● GIVEN ENTRIES

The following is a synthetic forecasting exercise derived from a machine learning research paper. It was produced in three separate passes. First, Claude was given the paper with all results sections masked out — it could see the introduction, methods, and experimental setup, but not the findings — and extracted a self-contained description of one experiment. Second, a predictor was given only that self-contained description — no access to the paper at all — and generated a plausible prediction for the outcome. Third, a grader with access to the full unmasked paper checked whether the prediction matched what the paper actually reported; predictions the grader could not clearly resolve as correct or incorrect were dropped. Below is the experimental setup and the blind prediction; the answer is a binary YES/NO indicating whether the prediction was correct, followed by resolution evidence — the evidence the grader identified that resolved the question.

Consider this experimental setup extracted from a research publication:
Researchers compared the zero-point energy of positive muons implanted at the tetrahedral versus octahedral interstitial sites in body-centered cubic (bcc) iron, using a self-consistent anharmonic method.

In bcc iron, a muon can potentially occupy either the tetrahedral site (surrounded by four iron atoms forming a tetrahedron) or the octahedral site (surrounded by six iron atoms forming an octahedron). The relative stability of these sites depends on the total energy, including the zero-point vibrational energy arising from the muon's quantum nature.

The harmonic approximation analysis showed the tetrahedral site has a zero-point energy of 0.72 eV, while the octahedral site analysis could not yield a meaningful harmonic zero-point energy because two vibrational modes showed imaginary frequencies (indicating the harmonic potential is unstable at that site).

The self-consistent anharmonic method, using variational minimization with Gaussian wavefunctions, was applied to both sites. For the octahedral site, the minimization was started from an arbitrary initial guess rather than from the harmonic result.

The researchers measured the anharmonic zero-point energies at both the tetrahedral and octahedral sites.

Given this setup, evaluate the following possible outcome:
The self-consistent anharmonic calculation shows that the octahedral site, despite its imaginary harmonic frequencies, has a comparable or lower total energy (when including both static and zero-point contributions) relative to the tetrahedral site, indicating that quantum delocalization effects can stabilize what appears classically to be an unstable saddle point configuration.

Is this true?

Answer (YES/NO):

● PROBLEM REQUIREMENTS
If a line in the records above has the word "unstable", copy it.

● RESPONSE TO THIS EXERCISE
The harmonic approximation analysis showed the tetrahedral site has a zero-point energy of 0.72 eV, while the octahedral site analysis could not yield a meaningful harmonic zero-point energy because two vibrational modes showed imaginary frequencies (indicating the harmonic potential is unstable at that site).
The self-consistent anharmonic calculation shows that the octahedral site, despite its imaginary harmonic frequencies, has a comparable or lower total energy (when including both static and zero-point contributions) relative to the tetrahedral site, indicating that quantum delocalization effects can stabilize what appears classically to be an unstable saddle point configuration.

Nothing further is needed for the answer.